Dei Möglichkeiten der sonstigen Einzelregelungen sind mir im Prinzip klar, aber da gibt es neben der juristischen Seite auch noch eine emotionale.
Ich stelle mir gerade vor, dass meinem Partner etwas zustößt, Krankenhaus, vorübergehend oder auf Dauer hilfsbedürftig. Seine Eltern reisen an und sind der Meinung, der „Junge“ ist bei ihnen am besten aufgehoben und versorgt. Und dann präsentiere ich, besorgt und mit nicht gerade besonders kühlem Kopf, den verständlicherweise ebenso besorgten, aufgeregten Eltern eine Vorsorgevollmacht und sage, nee, ich darf entscheiden und behalte ihn hier. Und dazwischen befindet sich ein kranker Mensch, um den gezerrt wird.
Ich hätte so etwas nicht gern.
Da hat eine Ehefrau dann doch eine andere Stellung, jedenfalls bei konservativ geprägten Menschen. Die Positionen sind geklärt, man kann ruhiger besprechen, was die beste Lösung ist, die ja sogar die Versorgung bei den Eltern sein kann. Aber es ist eben klar, wer da mitentscheidet.

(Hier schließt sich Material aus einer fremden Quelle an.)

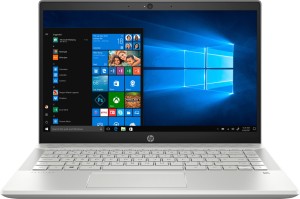 HP Pavilion 14-ce Core i7 10th Gen - (8 GB/512 GB SSD/Windows 10 Home/2 GB Graphics) 14-ce3024TX Thin and Light Laptop(14 inch, Mineral Silver, 1.59 kg, With MS Office)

Ich hoffe natürlich überhaupt nie in solche Szenarien hineinzugeraten und weiß auch, dass man sich nicht auf alles im Leben vorbereiten kann. Aber es gab eben auch schon einmal zu Beginn unserer Beziehung eine ansatzweise ähnliche Situation, daher ist es nicht ganz aus der Luft gegriffen.
-
14.03.2014, 11:21Inaktiver User
AW: Heirat – ja, nein, warum und überhaupt
Nur zum Verständnis: was genau an Ehe willst du nicht?
Ich kann nicht recht nachvollziehen, wieso man heiraten will aber nicht verheiratet sein?
Wie du deine Ehe gestaltest ist doch dir überlassen. Was genau stört dich also daran bzw wie kannst du Heirat und Verheiratetsein trennen?